Detailed coverage of invasive species threatening livelihoods and the environment worldwide

Abstract

Spatio-temporal partitioning and sharing of parasitoids by fall armyworm and maize stemborers in Cameroon.

Abstract

Biological invasion is a global concern with species deployed out of native range, the most recent in Africa being the invasion by fall armyworm (FAW) Spodoptera frugiperda J.E. Smith (Lepidoptera: Noctuidae). One of the most mentioned ecological consequences is the capacity of invaders to change native communities' structure. Busseola fusca Fuller (Lepidoptera: Noctuidae) has long been the most destructive pests of maize in Africa. Few or no studies have attempted to look at the interaction between FAW and native maize pests over a cropping cycle for sustainable management. Maize trials were established over two cropping cycles in Cameroon to investigate the nature of such interactions and eventual sharing of parasitoids. FAW incidence decreased with maize growth, while the reverse was observed for stemborers. Few cases of co-occurrence were recorded at the later maize growth stage. There was a clear indication that FAW infestation was associated with vegetative stages, while stemborers were associated with reproductive stages. Only FAW eggs were found on abaxial and adaxial leaf surfaces, while only stemborer eggs were inside leaf sheaths. Similarly, while larvae of both groups were found in maize whorl and on ears, only FAW larvae were found in closed tassels, while only stemborers were found inside stems.
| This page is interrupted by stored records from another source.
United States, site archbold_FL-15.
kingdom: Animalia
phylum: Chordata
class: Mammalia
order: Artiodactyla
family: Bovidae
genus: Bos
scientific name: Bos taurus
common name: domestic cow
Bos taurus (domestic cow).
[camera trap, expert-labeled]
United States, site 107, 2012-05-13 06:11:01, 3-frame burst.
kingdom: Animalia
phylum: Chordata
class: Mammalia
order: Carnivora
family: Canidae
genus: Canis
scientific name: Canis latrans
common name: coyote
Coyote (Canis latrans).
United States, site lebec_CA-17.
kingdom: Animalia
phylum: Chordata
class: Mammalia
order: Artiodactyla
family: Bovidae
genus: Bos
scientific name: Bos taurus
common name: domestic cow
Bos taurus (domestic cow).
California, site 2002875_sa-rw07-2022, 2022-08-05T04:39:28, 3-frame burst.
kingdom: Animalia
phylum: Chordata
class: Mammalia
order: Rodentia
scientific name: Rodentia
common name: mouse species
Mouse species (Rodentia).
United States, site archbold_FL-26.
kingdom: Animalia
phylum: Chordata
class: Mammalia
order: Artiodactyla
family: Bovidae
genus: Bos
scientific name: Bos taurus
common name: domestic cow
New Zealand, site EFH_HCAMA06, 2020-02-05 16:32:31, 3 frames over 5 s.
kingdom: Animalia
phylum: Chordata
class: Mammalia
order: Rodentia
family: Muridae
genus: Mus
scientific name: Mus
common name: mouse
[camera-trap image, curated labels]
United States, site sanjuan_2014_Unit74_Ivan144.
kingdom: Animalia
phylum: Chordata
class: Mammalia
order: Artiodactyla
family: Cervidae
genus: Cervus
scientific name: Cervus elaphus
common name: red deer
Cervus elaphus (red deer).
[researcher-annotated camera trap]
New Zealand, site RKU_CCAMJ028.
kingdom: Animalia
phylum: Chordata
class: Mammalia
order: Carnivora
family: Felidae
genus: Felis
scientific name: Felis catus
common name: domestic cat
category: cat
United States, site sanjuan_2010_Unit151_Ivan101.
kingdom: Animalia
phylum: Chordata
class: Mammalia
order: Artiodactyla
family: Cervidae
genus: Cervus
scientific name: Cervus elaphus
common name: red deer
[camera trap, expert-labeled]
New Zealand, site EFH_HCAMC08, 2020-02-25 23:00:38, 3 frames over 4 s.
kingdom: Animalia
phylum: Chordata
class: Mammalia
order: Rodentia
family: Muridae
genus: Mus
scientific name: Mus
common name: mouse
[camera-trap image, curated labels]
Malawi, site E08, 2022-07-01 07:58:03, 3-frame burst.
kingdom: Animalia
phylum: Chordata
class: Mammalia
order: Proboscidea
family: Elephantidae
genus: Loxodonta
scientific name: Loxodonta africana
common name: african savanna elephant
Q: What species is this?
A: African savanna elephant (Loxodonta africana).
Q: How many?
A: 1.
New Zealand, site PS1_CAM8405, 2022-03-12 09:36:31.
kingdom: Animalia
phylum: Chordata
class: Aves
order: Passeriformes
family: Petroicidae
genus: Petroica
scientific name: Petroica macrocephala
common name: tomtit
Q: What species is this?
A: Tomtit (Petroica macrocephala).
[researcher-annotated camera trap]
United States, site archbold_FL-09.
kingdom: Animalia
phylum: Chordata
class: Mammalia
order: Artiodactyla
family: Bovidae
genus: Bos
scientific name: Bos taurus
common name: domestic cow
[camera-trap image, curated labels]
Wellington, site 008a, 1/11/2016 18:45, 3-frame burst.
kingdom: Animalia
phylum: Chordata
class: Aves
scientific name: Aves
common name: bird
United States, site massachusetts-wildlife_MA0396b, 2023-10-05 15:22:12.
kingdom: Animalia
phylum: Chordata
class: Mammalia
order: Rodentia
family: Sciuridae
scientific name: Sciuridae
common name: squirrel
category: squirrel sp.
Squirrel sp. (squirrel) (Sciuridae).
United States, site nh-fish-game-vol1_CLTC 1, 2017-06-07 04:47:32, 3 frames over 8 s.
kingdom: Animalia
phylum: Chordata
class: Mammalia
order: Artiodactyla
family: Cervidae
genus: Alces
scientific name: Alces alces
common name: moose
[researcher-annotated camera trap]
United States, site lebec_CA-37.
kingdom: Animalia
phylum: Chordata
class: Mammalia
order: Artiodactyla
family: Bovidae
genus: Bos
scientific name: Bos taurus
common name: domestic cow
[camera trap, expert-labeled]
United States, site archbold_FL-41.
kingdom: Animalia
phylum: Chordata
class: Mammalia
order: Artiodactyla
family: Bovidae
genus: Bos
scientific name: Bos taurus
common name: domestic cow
These results are in favour of segregation in time and space in plant colonization by native and invasive pests, which may limit competition and exacerbates damage if no control is provided. The same egg, larval and pupal parasitoids respectively Telenomus remus, Cotesia icipe and Procerochasmias nigromaculatus emerged from isolated FAW and B. fusca eggs, larvae, and pupae. The sharing of parasitoids by both species provides a unique opportunity for augmentative biocontrol.